* **Source document**:
▶

What is special about the difference between squares of numbers adjacent to multiples of three?

Hollow Squares

Stage: 4 Challenge Level: Challenge Level:1

Kunal from Ecole Internationale de Manosque in France used Charlie's method to find the numbers of dots in the first hollow squares:

 

Pablo from King's College Alicante in Spain and Adithya from Hymers College in the UK both used Charlie's method and some algebra. This is Pablo's working:
Since they are two squares, one inside the other, we can express the total number of soldiers as a difference of squares. In this case:
$20^2 - 8^2$ and $16^2 -10^2$

A simpler version of the difference of squares is $a^2-b^2 = (a+b)(a-b)$
So:
$20^2 - 8^2 = (20+8)(20-8) = 28\times12 = 336$
$16^2 - 10^2 = (16+10)(16-10) = 26\times6 = 156$


Persassy from Annie Gale School in Canada sent in a method for finding hollow squares using $960$ soldiers:
1) The side lengths (large-small) must equal an even number

2) The difference between the large and small square areas must be the
number ($960$)

Solving (where I started)
e.g., the square root of $960$ is $30.98...$
$31\times31=961$
$961-960=1,$ and $961-1=960$ (even number, can have equal "walls" around)

◀

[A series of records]
▶

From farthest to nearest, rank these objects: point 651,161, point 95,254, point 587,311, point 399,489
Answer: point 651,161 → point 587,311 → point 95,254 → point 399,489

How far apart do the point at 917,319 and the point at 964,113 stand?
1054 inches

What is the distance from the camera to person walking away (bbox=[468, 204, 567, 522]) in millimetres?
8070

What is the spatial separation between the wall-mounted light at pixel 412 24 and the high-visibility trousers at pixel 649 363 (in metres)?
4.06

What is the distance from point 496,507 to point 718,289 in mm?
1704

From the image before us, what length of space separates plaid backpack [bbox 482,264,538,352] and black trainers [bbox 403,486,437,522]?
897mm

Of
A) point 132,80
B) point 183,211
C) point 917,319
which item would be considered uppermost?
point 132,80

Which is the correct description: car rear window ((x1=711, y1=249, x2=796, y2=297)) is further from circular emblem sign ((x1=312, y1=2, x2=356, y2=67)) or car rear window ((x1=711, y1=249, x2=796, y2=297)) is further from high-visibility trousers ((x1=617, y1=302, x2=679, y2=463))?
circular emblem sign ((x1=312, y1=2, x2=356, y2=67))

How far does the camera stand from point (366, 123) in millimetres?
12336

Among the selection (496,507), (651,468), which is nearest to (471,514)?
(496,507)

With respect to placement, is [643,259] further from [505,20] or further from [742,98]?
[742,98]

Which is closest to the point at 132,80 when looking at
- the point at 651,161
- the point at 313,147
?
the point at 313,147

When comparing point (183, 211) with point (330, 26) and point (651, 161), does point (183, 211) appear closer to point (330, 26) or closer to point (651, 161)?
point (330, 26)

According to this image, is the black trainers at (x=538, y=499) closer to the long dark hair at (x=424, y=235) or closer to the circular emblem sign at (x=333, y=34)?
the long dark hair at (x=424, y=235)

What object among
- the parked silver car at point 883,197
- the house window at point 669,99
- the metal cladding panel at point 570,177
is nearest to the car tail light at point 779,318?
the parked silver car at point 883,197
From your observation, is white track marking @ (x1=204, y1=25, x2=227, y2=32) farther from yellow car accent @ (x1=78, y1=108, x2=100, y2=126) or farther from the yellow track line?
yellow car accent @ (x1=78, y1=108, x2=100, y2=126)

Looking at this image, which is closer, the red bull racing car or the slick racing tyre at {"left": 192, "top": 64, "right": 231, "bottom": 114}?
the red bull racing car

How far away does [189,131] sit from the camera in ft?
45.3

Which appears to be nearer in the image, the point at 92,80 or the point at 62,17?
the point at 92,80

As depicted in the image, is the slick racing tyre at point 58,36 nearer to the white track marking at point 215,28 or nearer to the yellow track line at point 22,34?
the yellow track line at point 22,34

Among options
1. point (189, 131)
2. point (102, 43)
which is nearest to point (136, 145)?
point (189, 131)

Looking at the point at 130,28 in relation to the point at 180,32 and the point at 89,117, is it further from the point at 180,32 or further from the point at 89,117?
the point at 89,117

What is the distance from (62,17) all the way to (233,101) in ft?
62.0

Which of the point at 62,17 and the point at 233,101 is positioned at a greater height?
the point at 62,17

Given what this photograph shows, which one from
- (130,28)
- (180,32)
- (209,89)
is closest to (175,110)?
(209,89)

◀

* **Tasks to complete**:
a. Repeat the part of the hollow squares page that begins at the words "A simpler version" and stops after "number ($960$)".
b. Report each line of the listing that contains the string "sign".
The hollow squares page and the listing have nothing to do with each other.

* **Exercise solutions**:
a.
A simpler version of the difference of squares is $a^2-b^2 = (a+b)(a-b)$
So:
$20^2 - 8^2 = (20+8)(20-8) = 28\times12 = 336$
$16^2 - 10^2 = (16+10)(16-10) = 26\times6 = 156$


Persassy from Annie Gale School in Canada sent in a method for finding hollow squares using $960$ soldiers:
1) The side lengths (large-small) must equal an even number

2) The difference between the large and small square areas must be the
number ($960$)

b.
Which is the correct description: car rear window ((x1=711, y1=249, x2=796, y2=297)) is further from circular emblem sign ((x1=312, y1=2, x2=356, y2=67)) or car rear window ((x1=711, y1=249, x2=796, y2=297)) is further from high-visibility trousers ((x1=617, y1=302, x2=679, y2=463))?
circular emblem sign ((x1=312, y1=2, x2=356, y2=67))
According to this image, is the black trainers at (x=538, y=499) closer to the long dark hair at (x=424, y=235) or closer to the circular emblem sign at (x=333, y=34)?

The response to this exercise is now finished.